They Say You’re In Control Of Your Own Life. They’ve Obviously Never Talked To Someone With Chronic Pain.

Over the years, I’ve learned a lot about myself. Not only due to the obvious causes (aging, growing, maturing, etc) but due to my chronic pain as well. My chronic pain has given me a lot of insight into why I think and act the way I do sometimes.

See, my daily headaches have taken control of my life. They control my day, what I do during the day, who I see, my ability to work, play and exercise. They control whether or not I have to cancel plans or if I can go out and be my social self. They control what I eat and when I sleep. I’ve lost a lot of control in my life to these headaches. They’ve taken the reins on this one.

Starting this blog has resulted in me really digging into some  of my emotions, feelings and reactions that I have because of my headaches. I take a lot more time to actually think about myself and my situation. Recently, I’ve noticed that I’ve become more of a controlling person. Molding myself to where I have that personality trait where I want to control the things around me and sometimes try to control what the people around me are doing. It’s not the most endearing quality and can often make me come off as being unreasonable.

I hadn’t noticed this until pretty recently. While I’m not proud of it, I can try to explain it.

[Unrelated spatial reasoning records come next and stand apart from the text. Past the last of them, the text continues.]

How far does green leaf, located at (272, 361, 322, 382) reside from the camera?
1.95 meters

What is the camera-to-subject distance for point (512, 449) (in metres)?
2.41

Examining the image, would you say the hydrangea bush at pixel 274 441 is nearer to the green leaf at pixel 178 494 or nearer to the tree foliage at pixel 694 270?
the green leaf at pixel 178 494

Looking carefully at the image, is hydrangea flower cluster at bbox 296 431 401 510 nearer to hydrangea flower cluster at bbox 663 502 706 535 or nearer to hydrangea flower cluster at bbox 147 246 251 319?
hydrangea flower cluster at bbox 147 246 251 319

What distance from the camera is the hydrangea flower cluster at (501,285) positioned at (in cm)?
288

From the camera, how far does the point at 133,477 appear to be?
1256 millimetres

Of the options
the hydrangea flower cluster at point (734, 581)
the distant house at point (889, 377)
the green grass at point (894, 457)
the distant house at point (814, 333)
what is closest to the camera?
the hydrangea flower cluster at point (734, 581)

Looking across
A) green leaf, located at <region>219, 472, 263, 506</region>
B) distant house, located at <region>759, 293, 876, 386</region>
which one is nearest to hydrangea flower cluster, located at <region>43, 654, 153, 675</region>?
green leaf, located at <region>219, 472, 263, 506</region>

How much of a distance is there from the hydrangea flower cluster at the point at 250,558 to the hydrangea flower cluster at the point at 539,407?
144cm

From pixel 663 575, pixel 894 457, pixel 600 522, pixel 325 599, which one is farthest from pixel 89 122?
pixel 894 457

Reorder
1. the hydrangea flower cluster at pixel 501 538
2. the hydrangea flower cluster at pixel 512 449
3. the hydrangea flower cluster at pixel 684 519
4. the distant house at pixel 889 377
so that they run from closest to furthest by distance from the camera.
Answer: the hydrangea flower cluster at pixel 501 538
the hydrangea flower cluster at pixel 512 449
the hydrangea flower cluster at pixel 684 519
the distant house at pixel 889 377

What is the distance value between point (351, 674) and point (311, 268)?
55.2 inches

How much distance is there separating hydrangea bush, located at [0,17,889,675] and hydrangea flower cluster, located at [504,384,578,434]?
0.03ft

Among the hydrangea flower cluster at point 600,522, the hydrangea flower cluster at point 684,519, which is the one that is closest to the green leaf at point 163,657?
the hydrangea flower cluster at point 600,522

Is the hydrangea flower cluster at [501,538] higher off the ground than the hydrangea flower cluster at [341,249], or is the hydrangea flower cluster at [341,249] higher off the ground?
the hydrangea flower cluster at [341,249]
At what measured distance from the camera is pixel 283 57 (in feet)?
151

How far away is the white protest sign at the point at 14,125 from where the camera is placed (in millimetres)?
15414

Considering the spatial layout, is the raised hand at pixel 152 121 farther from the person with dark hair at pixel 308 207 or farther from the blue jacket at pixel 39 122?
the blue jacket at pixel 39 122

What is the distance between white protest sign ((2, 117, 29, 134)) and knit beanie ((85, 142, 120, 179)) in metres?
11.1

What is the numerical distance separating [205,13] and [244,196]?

Losing so much control in your life to something like chronic pain results in you wanting to control whatever else you can in so you aren’t left feeling completely subordinate to your pain. It’s a subconscious thing I guess. Feeling like if you can’t control so many aspects in your day and life, why not try to control whatever you can? While my headaches control my pain level, I can control my reaction and feelings like anger, frustration, optimism, faith, etc. (although it’s much easier said than done.) However, because my headaches control my plans throughout the day, I think I subconsciously sometimes try to control other people’s plans so that I don’t feel totally left out. This is one situation, among others, that I need to work on. I’m sure I could think of many more examples regarding this idea of control.

Some people who know me may read this and laugh and think I’ve always been this way despite my headaches, but I like this explanation better. I’m hoping that other people in the chronic pain/disorder/illness community can tell me that I’m not alone in this feeling. That I’m not the only one who has noticed a loss of control in their life, while also gaining a more controlling personality.

Everyone around us has their personality flaws. While some flaws people are born with, others they have developed due to a situation we might not notice they’ve been through or are currently facing. Instead of brushing someone off because they’re too noncommittal, stand-offish, or controlling, try to be patient and understand that sometimes these flaws develop from a place of pain, experience and struggle.

One thought on “They Say You’re In Control Of Your Own Life. They’ve Obviously Never Talked To Someone With Chronic Pain.

  1. salnix says:

    How interesting! I have never thought of this, but my gosh…YES!!! A million times, yes. I have always been the wrangler of people, or the one who handled everything. I’ve always been in charge for the most part. I am so over the top now it isn’t funny. Control freak. I acknowledge it, and I embrace it. It’s just when it teeters on a certain hyper-control freak level that it gets me into trouble. I often say I am a control freak in a world where I have no control. After all of this time and all of my struggles, I have never go to the place that I have said it is because I am so subordinate to my pain. I have been anxiety-ridden over recent complications and I look around and notice that I have been THAT person – trying to control it all. You. Are. NOT. Alone.